AVAILABLE DATA START
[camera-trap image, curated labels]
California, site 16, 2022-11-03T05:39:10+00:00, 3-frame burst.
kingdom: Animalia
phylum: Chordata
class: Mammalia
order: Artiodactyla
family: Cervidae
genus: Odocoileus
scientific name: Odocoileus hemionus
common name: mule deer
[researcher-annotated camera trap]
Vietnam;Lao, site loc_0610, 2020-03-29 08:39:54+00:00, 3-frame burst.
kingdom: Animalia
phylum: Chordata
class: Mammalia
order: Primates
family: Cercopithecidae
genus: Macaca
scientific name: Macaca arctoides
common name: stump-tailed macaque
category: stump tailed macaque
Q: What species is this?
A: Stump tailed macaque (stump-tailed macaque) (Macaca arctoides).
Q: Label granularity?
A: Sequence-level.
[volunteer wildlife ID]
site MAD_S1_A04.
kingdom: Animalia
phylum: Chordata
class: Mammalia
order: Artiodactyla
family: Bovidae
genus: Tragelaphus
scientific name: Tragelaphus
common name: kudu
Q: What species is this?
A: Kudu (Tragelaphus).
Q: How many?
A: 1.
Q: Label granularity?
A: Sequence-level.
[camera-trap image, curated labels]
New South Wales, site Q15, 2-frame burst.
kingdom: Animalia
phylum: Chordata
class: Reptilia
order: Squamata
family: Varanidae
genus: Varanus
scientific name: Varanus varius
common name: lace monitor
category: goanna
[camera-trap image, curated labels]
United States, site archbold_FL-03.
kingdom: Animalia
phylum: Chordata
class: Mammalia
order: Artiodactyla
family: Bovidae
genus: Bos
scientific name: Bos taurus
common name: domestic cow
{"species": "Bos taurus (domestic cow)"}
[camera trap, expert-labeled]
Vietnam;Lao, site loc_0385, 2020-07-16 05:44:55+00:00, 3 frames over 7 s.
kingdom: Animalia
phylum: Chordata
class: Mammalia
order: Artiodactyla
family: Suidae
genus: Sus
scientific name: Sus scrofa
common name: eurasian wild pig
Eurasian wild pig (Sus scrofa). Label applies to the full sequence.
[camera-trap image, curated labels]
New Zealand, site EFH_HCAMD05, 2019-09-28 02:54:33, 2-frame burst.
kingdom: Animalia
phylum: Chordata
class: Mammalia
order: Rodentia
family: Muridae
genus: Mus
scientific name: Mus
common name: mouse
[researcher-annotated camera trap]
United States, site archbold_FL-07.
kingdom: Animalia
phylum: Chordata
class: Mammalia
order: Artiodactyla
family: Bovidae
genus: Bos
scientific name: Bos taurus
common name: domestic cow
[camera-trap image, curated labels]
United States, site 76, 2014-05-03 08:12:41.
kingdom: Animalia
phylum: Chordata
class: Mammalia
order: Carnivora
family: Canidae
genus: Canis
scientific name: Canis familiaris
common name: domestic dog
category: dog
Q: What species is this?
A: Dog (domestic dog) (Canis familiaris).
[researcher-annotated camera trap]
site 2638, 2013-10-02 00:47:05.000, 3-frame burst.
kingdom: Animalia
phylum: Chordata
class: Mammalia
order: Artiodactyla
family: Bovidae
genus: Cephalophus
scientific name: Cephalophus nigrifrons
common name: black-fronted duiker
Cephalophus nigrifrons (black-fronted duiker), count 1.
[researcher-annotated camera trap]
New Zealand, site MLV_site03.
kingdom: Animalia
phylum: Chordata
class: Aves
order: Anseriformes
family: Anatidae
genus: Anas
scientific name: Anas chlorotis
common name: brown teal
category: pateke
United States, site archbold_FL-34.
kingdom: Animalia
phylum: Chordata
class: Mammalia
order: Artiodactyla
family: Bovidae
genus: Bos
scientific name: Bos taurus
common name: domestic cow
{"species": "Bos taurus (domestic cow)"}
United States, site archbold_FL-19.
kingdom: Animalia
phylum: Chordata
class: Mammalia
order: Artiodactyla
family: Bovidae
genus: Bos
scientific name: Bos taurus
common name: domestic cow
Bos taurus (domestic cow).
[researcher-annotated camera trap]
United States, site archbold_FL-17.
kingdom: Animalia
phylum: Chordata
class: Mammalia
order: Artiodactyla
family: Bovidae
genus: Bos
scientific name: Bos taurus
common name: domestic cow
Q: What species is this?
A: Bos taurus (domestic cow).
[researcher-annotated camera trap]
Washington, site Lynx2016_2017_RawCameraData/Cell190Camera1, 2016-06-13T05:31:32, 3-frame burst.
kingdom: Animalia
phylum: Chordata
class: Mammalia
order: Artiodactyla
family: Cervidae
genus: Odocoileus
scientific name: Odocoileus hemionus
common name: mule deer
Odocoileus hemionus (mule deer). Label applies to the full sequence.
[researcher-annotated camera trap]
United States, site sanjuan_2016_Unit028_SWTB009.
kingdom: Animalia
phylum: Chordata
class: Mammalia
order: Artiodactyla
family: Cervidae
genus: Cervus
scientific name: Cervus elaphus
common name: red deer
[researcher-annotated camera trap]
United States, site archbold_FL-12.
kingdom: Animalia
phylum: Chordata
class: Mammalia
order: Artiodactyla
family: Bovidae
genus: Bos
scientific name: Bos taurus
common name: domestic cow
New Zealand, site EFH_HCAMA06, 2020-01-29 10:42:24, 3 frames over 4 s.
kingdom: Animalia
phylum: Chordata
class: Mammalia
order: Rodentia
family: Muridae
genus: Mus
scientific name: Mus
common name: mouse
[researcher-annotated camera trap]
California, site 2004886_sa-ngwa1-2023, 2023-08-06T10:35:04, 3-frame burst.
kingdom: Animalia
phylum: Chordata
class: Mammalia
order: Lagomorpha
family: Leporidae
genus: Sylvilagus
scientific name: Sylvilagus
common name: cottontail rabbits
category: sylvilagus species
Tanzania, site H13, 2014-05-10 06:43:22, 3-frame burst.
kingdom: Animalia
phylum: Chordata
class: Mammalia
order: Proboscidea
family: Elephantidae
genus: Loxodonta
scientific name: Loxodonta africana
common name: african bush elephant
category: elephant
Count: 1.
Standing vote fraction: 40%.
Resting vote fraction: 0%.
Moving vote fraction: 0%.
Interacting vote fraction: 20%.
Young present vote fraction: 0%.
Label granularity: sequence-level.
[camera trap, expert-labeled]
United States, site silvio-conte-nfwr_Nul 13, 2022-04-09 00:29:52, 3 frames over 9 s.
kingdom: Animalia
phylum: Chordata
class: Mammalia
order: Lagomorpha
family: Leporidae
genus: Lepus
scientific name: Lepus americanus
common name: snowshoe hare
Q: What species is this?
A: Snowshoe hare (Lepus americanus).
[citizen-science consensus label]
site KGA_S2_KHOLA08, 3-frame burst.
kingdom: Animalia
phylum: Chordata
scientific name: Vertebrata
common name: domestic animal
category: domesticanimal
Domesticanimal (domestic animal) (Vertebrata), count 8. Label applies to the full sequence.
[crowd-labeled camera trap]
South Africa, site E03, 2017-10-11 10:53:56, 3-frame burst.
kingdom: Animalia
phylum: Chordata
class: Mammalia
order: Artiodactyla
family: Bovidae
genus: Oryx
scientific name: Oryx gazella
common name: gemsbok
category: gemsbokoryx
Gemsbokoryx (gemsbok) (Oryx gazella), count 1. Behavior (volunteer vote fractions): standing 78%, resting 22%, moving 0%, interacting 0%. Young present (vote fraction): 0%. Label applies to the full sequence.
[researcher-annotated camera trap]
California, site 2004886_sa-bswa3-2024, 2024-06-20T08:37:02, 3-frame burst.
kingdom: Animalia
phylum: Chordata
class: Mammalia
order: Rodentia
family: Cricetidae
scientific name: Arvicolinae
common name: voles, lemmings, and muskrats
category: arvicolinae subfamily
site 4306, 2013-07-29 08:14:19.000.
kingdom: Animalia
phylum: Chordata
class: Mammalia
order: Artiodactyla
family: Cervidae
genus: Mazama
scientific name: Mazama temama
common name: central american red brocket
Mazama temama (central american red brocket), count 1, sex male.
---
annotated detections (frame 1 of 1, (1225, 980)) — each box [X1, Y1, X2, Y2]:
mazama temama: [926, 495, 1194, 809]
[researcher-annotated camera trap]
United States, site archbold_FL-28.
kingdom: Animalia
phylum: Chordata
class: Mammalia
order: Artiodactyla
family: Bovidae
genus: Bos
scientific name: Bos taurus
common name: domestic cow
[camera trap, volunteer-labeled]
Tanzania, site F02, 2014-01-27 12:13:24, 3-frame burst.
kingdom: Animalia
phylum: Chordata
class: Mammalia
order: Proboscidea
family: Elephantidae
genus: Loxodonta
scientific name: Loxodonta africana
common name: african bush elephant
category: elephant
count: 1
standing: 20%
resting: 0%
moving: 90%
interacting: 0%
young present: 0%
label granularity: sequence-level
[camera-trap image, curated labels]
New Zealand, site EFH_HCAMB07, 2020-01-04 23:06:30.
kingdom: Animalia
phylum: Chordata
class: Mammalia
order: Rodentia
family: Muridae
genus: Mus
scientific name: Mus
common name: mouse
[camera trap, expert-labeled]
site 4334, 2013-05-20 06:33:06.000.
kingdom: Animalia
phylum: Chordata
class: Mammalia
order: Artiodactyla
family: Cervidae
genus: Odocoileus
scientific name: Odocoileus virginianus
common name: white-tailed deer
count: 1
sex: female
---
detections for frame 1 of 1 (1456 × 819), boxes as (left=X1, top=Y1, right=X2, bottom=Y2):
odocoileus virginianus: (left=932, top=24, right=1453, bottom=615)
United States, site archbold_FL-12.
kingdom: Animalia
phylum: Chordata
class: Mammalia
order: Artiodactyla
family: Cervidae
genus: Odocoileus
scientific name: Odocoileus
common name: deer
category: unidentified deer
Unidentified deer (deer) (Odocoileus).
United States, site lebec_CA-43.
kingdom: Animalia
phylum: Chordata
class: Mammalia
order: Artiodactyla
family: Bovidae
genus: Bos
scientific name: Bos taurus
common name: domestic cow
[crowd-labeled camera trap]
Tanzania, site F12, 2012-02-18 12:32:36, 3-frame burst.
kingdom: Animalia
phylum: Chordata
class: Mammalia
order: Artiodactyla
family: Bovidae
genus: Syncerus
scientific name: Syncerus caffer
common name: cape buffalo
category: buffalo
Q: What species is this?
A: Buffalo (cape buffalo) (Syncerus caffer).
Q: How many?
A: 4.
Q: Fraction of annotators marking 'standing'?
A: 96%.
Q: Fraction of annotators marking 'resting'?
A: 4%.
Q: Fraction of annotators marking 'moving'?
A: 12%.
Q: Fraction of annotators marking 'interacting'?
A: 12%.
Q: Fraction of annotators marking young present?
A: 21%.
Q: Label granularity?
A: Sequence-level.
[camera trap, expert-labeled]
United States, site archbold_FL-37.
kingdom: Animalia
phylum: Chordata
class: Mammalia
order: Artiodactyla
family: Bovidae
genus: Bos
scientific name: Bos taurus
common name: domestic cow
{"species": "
AVAILABLE DATA END
WHAT YOU WILL DO —
Please reply with an exact copy of the lines above, starting at the first and ending at the line that holds "category: stump tailed macaque".

SOLVED PROBLEM —
[camera-trap image, curated labels]
California, site 16, 2022-11-03T05:39:10+00:00, 3-frame burst.
kingdom: Animalia
phylum: Chordata
class: Mammalia
order: Artiodactyla
family: Cervidae
genus: Odocoileus
scientific name: Odocoileus hemionus
common name: mule deer
[researcher-annotated camera trap]
Vietnam;Lao, site loc_0610, 2020-03-29 08:39:54+00:00, 3-frame burst.
kingdom: Animalia
phylum: Chordata
class: Mammalia
order: Primates
family: Cercopithecidae
genus: Macaca
scientific name: Macaca arctoides
common name: stump-tailed macaque
category: stump tailed macaque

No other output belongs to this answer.